Bonjour Nadia. C’est amusant parce que personnellement, compte-tenu de mon expérience personnelle, j’aurais plutôt dit que les petites boites se souciaient davantage du bonheur de leurs collaborateurs que les grosses, simplement parce que la proximité est plus grande.
Comme quoi, les avis diffèrent vraiment selon l’expérience de chacun.
Il est clair que dans le cadre de l’entreprise, le terme de satisfaction est plus approprié. Et satisfaire les attentes de ses collaborateurs est déjà un difficile et noble objectif 😉
Bon we
Le bonheur ça se travail! Donc le bonheur à sa place au travail!!!
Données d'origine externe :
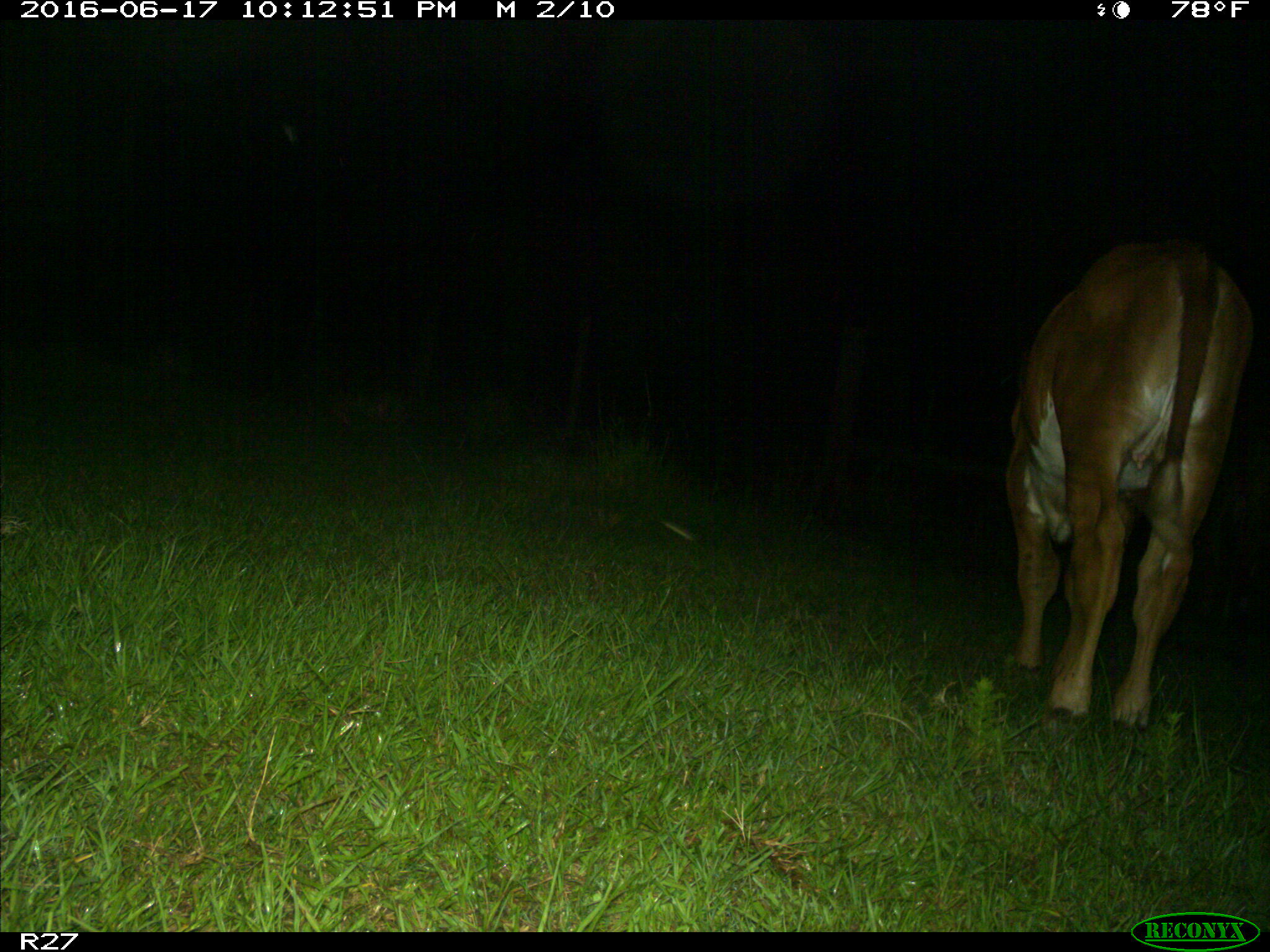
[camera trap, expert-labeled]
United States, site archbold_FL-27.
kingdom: Animalia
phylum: Chordata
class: Mammalia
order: Artiodactyla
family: Bovidae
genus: Bos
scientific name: Bos taurus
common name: domestic cow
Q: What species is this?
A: Bos taurus (domestic cow).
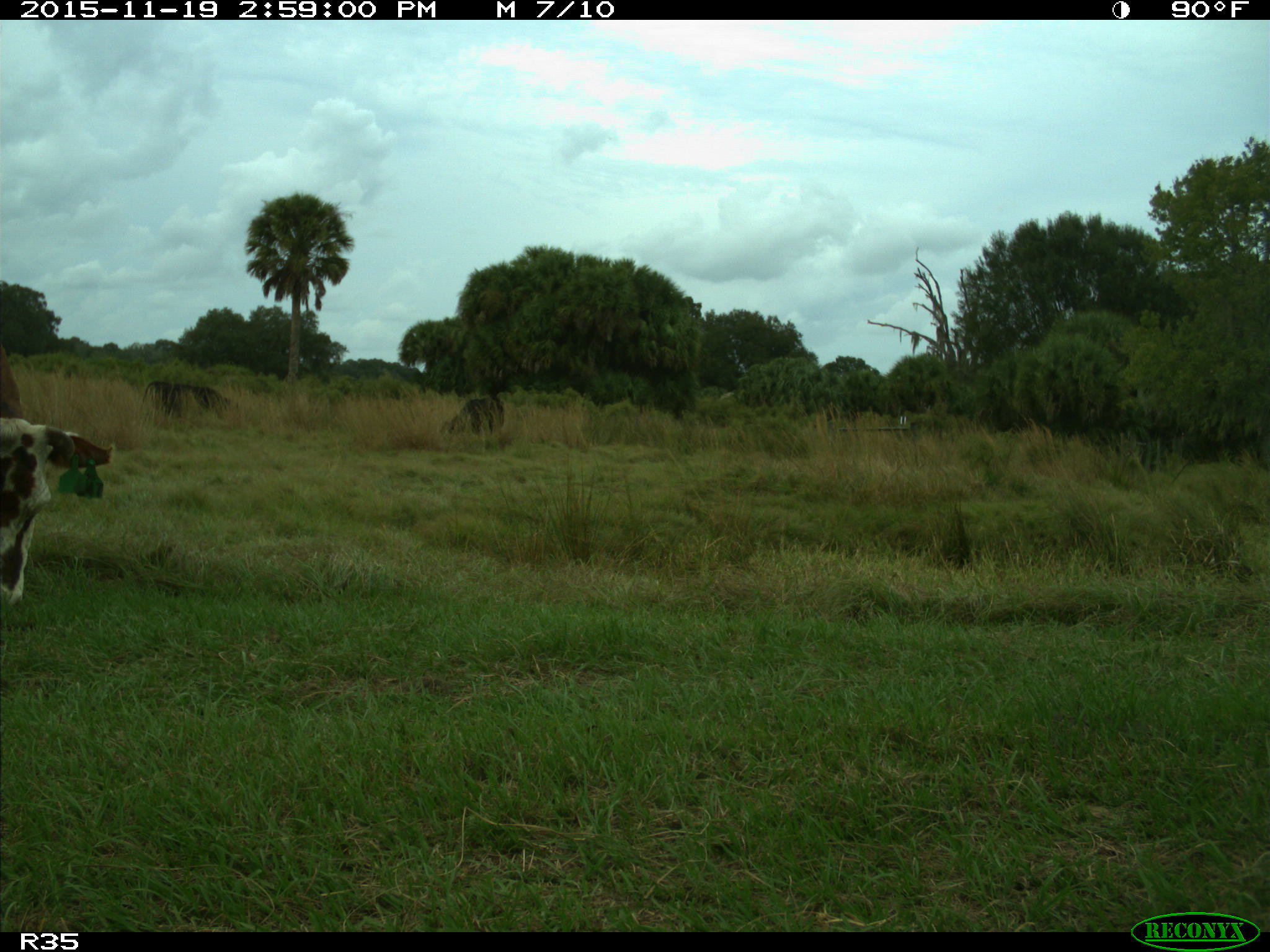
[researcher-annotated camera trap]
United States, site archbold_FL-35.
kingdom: Animalia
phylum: Chordata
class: Mammalia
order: Artiodactyla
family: Bovidae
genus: Bos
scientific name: Bos taurus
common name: domestic cow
Bos taurus (domestic cow).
Simplement il faut y mettre les bons enseignants, et, favoriser l’enseignabilité de nos co-équipiés sur ce chemin qui transgresse les hiérarchies et donne un sens véritable aux ressources humaines!
Pardonne moi mon manque de politesse…
Bonjour, Alex, ton sourire sur cette photo laisse à penser que tu fais partie de ceux qui connaissent le Bonheur! Pourtant tes propos laissent à croire que tu ne le connais pas véritablement.
Du moins tu as encore besoin d’information sur ce sujet qui t’intéresse.
Je suis junior en la matière mes j’ai tout de même une expérience qui me permet de tenir ces propos!
Bonne journée!
Junior en matière de bonheur ou de RH ? 🙂
Mes propos tendaient moins à parler de mon propre bonheur que de poser la question de savoir si cela était pertinent d’utiliser ce terme en entreprise ou non. Car c’est un sujet qui revient souvent et sur lequel il est difficile de trancher.
Ce qu’il ressort globalement est l’idée que le bonheur relève plus de la sphère privée, alors que la notion de satisfaction relève bien de l’entreprise. Et la satisfaction professionnelle a bien sûr une incidence sur le bonheur individuel.